Before AI, querying data required professional expertise in a coding language, typically SQL or Python, for extracting and manipulating structured data. It also required understanding the data model in which the data was stored, and any domain-specific information about how that data should be queried to provide accurate answers to analytics questions. AI has transformed this by writing both syntactically correct and data model accurate queries for answering questions posed in natural language. Moreover, AI agents can be provided with information on how to properly interpret domain and context-specific terminology in order to accurately query the data they're working with; in more complex systems, they can even be trained to learn certain behavior.
Challenges still remain, however. For non-technical users, trust and transparency are paramount, particularly when they lack the ability to assess the accuracy of the generated code. At the same time, it is important to educate technical users about how business questions are translated into precise queries, including the nuances and potential pitfalls of the underlying data to extract the answer from the data. By focusing on proper construction and evaluation of the AI system, we ensure the intrinsic reliability of AI-generated outputs, and with the right tools, the reasoning process is more transparent. This approach builds user confidence and equips both technical and non-technical users with the insights they need to evaluate and trust the results.
Kythera is actively developing AI applications focused on healthcare data quality and real-world usability. At the heart of our work is a commitment to reducing the burden of healthcare data access and analysis. Effective metadata management is essential for helping users navigate the complexity of healthcare data. It is also why we go beyond raw claims and build higher-level assets, tailored to specific use cases, to accelerate insights, lower costs, and support more confident data-driven decisions.
Healthcare data is complex, and so are the questions users need answered. Kythera is actively leveraging Databricks Genie to accelerate data exploration, and the results are encouraging, particularly when working with curated datasets where Databricks Genie demonstrates strong performance.
There is more work to do to ensure data complexity is handled reliably and correctly. Our focus is ensuring that the technology can handle not just one use case but a broad range of real-world scenarios with reliability and scale.

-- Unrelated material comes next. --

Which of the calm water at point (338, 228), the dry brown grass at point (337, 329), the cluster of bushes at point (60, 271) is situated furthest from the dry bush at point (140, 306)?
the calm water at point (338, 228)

AI is removing the technical barriers to data analysis. Instead of writing SQL or Python, users can now ask questions in natural language. Generative AI translates these into accurate, model-aware queries. With the right guardrails, AI helps:
Data pipelines are evolving into intelligent, adaptive, and user-friendly systems with the integration of GenAI and other innovations. These advancements are transforming how data is processed and leveraged, empowering organizations to unlock the full potential of their data while enhancing agility and scalability.
Kythera is building this future today. Leveraging Databricks Genie, alongside multi-agent AI, remastered healthcare data assets, and deep clinical expertise, we’re enabling AI to work as a co-pilot across the data journey—from ingestion and integration to query and insight.